More than 650 homes in a small village near Newcastle will become the first in the UK to be heated with a mixture of hydrogen delivered over the public natural gas grid, in a landmark trial by Northern Gas Networks.
Starting at the end of the first quarter of 2021, up to 20% hydrogen will be blended into the natural gas network serving Winlaton, Gateshead.
Hydrogen, which doesn’t emit carbon dioxide when burnt and can be produced through electrolysis of water powered by renewable electricity, has been mooted as an alternative to polluting natural gas.
Currently, 85% of homes and 63% of public and commercial building are heated with natural gas. Last year, buildings were the UK’s third-largest emitter of greenhouse gas emissions, behind industry and surface transport. Decarbonising their heating will be essential to the UK’s net-zero target.
While the government has incentivised the installation of electric heat pumps and will ban the installation of gas boilers in new homes by 2025 and in all properties “by the mid-2030s,” hydrogen, which can be delivered over the existing natural gas network, has been hailed as a more top-down solution. Historically, hydrogen was included in the town gas mixtures which used to heat UK homes, until the natural gas conversion programme of the 1960s and 70s.
Several trials are underway to test the viability of hydrogen-natural gas mixtures for heating and cooking today. In Northumbria, a small number of uninhabited demonstration homes are being heated with 100% hydrogen, while 20% hydrogen has been mixed into the private gas network at Keele University in Staffordshire.
Tim Harwood, who oversees hydrogen projects at Northern Gas Networks, said the Gateshead trials are an intermediate step to public trials using 100% hydrogen. “The hydrogen blend is sort of a stepping stone towards a 100 per cent world and it will teach us a lot about how we need to do things and also helping the public acceptance as well.”

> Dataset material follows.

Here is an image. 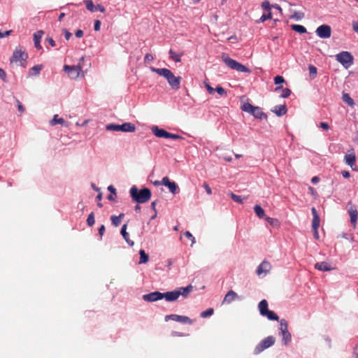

In Winlaton, resident’s appliances can use the hydrogen mixture following a check by engineers but a 100% hydrogen supply will require new boilers.
Another gas network, SGN, has secured funding from Ofgem for an experiment heating 300 homes in Levenmouth, Fife with 100% hydrogen, and Northern Gas Networks is planning a similar trial.
Meanwhile, Scotland will publish a hydrogen action plan next year, supported by £100 million of funding over the next five years. The Scottish government hopes that by the end of the decade 5GW of electrolysis capacity will produce enough hydrogen to heat 1.8 million homes and that by 2045, Scotland’s target date for net zero, 25GW will produce enough hydrogen gas for export.
However, Spanish energy company Iberdrola believes hydrogen should be prioritised for heavy industry, which has few options for decarbonisation, rather than domestic heating. Its subsidiary Scottish Power has created a new hydrogen division, devoted to supplying the gas to heavy goods vehicles, distilleries, the steel industry and users of petrochemicals and ammonia.